━━━━━ RECORDS FOR THIS TASK ━━━━━

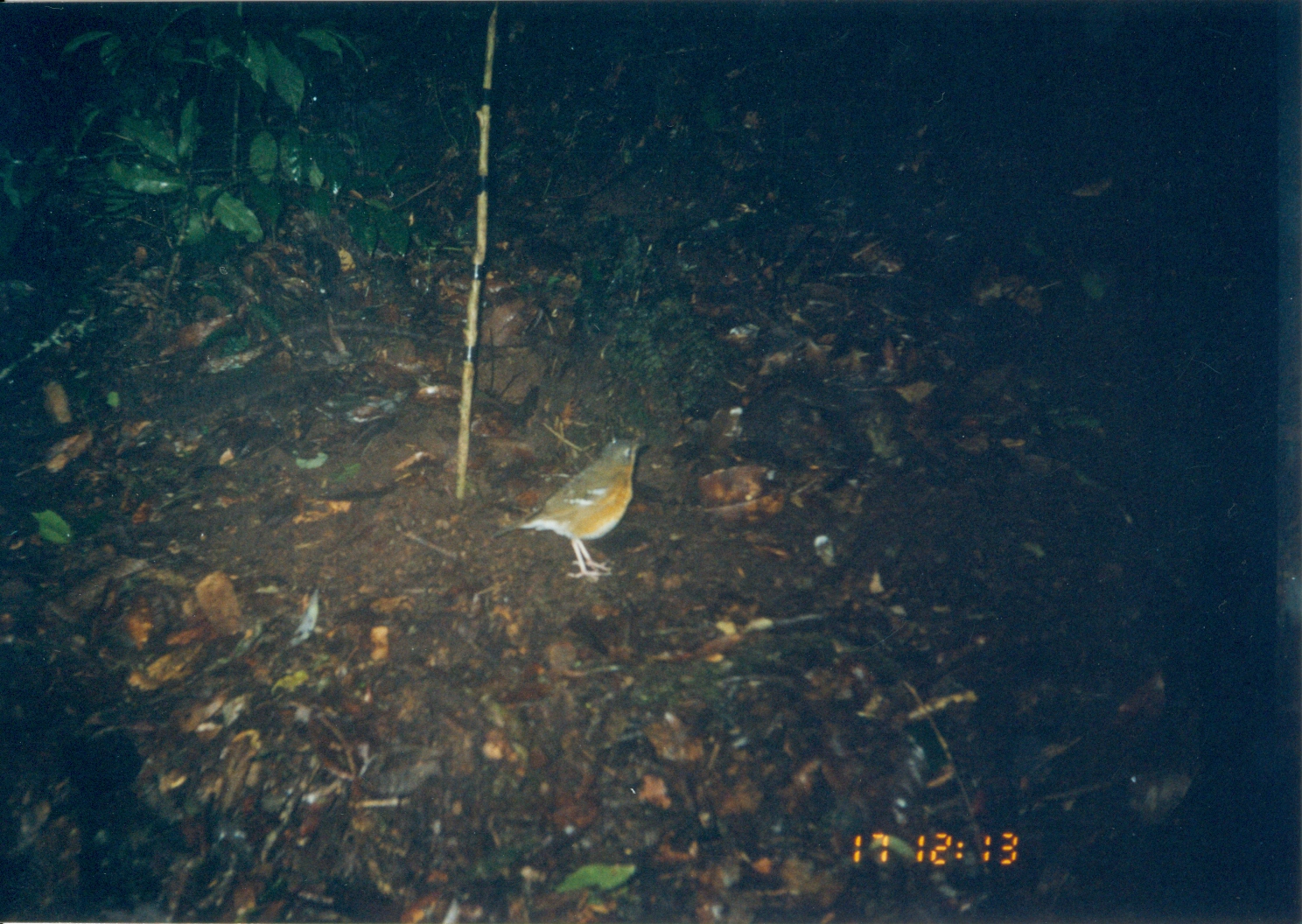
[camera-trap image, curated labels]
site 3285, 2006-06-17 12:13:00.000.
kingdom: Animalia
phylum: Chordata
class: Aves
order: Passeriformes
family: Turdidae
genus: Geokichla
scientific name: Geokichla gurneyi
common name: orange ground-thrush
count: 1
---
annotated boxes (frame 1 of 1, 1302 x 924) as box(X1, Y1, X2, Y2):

━━━━━

§ ACTION ITEM: Would you copy each line above exactly as given, dropping any images?

§ SOLUTION:
[camera-trap image, curated labels]
site 3285, 2006-06-17 12:13:00.000.
kingdom: Animalia
phylum: Chordata
class: Aves
order: Passeriformes
family: Turdidae
genus: Geokichla
scientific name: Geokichla gurneyi
common name: orange ground-thrush
count: 1
---
annotated boxes (frame 1 of 1, 1302 x 924) as box(X1, Y1, X2, Y2):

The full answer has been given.